Instructions to follow:
In the entries below, find the line with "The researchers measured how" and the line with "Answer (YES/NO): NO"; give again those lines and every line between them, exactly.

Records from a collection:
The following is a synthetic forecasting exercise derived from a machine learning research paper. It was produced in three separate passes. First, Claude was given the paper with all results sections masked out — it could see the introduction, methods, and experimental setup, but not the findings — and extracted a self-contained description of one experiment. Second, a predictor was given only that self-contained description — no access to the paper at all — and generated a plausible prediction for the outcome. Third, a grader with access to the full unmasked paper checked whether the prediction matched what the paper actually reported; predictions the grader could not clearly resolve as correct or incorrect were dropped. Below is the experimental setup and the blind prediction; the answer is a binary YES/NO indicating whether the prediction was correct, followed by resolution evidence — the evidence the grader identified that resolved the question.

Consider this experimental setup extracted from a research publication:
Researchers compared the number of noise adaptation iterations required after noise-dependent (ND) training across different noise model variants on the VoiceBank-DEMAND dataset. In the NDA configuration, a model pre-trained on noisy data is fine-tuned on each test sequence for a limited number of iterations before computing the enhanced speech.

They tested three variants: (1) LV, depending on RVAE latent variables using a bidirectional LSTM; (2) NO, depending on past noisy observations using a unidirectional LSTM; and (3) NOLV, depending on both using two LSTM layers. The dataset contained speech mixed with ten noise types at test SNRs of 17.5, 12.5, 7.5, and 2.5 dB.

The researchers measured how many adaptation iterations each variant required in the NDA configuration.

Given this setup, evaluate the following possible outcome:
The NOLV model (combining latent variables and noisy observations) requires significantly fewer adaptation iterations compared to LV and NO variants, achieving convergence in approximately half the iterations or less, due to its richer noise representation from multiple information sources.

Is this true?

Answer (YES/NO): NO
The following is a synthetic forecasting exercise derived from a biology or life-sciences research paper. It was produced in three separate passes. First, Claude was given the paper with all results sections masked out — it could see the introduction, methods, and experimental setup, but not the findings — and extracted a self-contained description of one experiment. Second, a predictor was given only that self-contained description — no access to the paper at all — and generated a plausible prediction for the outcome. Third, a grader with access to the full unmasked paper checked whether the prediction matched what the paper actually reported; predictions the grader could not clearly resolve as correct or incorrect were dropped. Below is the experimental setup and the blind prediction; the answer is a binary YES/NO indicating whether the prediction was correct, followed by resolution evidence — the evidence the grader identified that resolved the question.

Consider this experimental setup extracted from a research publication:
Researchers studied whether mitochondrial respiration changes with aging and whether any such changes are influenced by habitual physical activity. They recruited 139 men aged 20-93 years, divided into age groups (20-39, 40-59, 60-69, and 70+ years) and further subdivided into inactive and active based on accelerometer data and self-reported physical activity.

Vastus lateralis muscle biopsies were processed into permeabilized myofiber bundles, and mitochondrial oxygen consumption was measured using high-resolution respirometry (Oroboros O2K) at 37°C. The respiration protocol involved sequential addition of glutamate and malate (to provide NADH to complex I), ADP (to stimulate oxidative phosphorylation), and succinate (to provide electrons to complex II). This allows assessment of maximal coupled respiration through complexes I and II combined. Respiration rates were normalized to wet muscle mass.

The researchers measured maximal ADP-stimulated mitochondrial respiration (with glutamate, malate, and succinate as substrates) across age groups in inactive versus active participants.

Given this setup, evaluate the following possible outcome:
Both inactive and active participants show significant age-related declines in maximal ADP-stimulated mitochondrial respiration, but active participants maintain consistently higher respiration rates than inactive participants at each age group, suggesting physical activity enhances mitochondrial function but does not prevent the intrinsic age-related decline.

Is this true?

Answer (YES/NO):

Response area:
The researchers measured how many adaptation iterations each variant required in the NDA configuration.

Given this setup, evaluate the following possible outcome:
The NOLV model (combining latent variables and noisy observations) requires significantly fewer adaptation iterations compared to LV and NO variants, achieving convergence in approximately half the iterations or less, due to its richer noise representation from multiple information sources.

Is this true?

Answer (YES/NO): NO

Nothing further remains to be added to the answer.